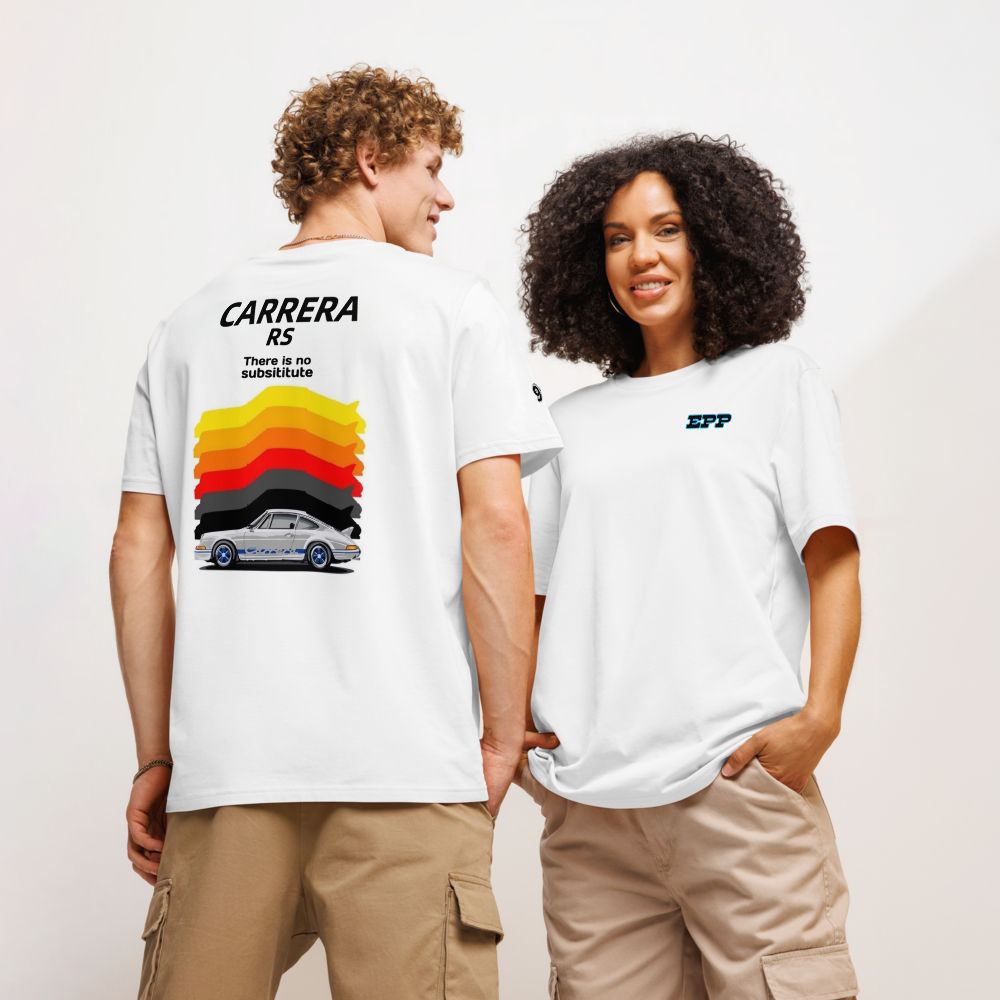 Carrera RS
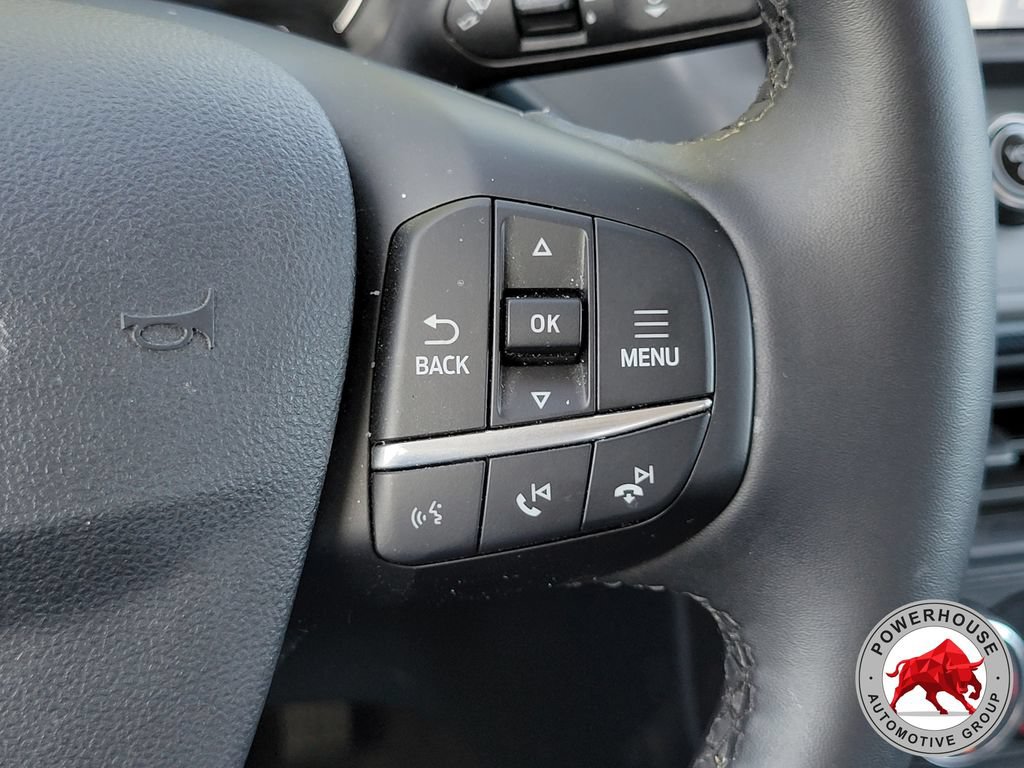 Certified 2024 Ford Maverick Lariat w/ Black Appearance Package AWD/4WD image 31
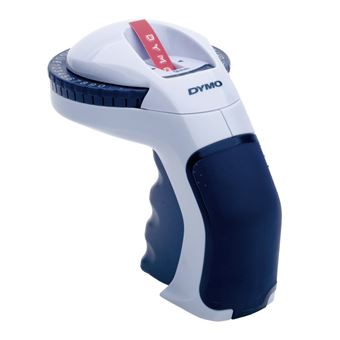 Impressora de Etiquetas DYMO Omega Embosser | Azul - 1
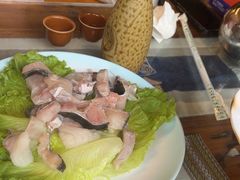 -侯家庄私房菜馆观景餐厅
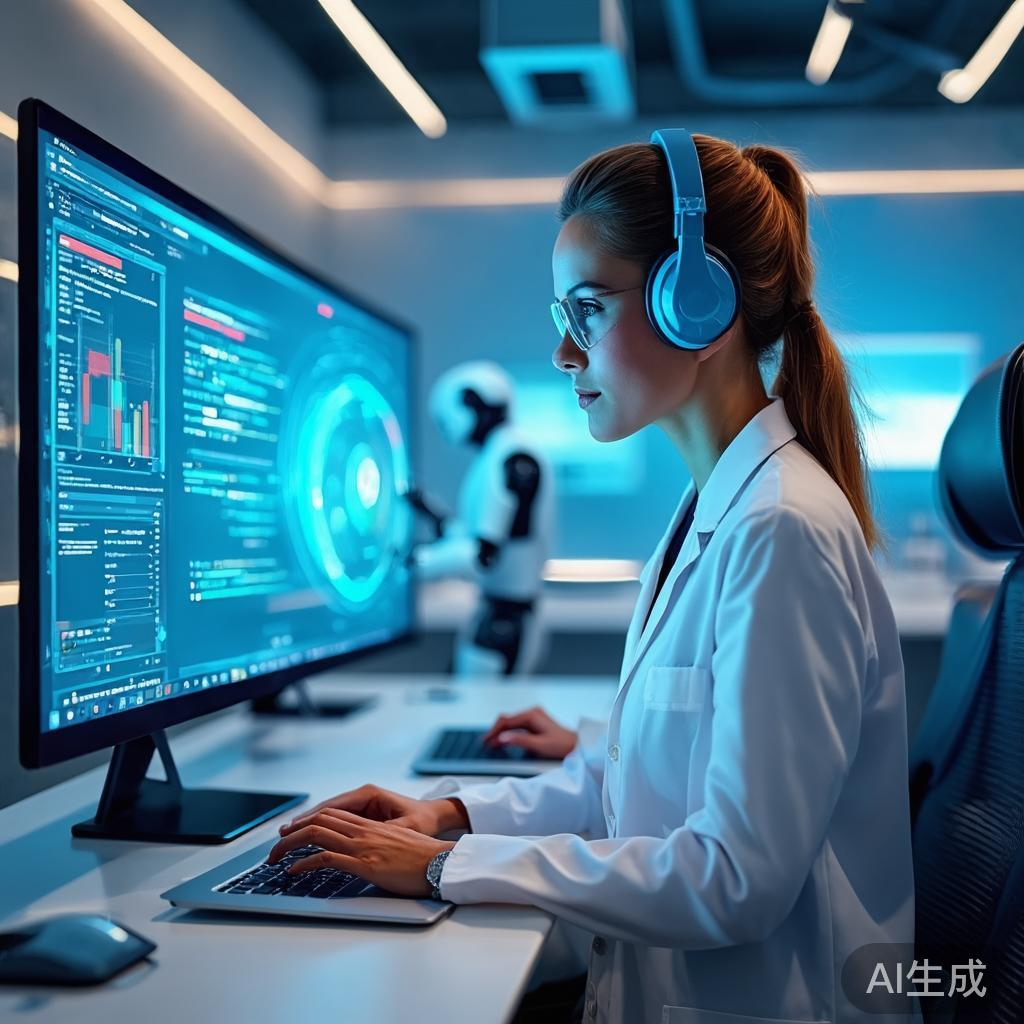 Leonardo人工智能工具:轻松上手教程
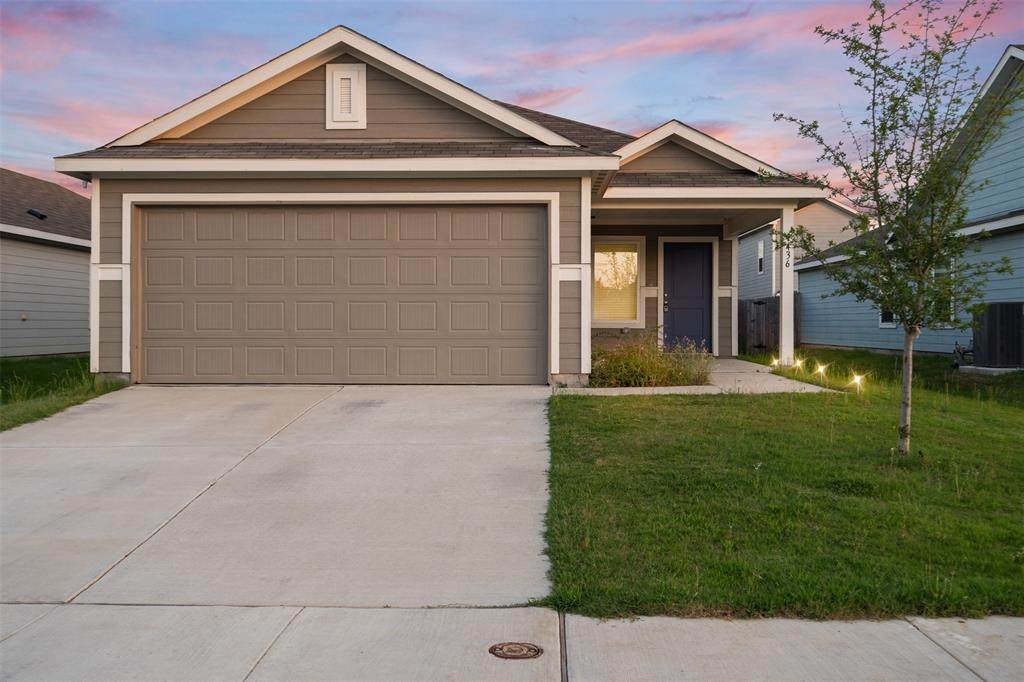 1436 Mahogany Lane - Photo 1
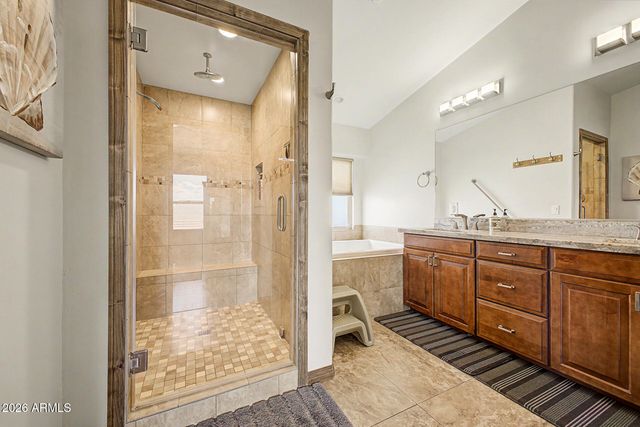 21165 E VIA DEL ORO --, Queen Creek, AZ 85142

* * * * * * * * *

(Activity): Starting from the line containing "Leonardo人工智能工具:轻松上手教程", repeat each line exactly through the end of the entries, including the last, while leaving pictures out.

(Answer box):
 Leonardo人工智能工具:轻松上手教程
 1436 Mahogany Lane - Photo 1
 21165 E VIA DEL ORO --, Queen Creek, AZ 85142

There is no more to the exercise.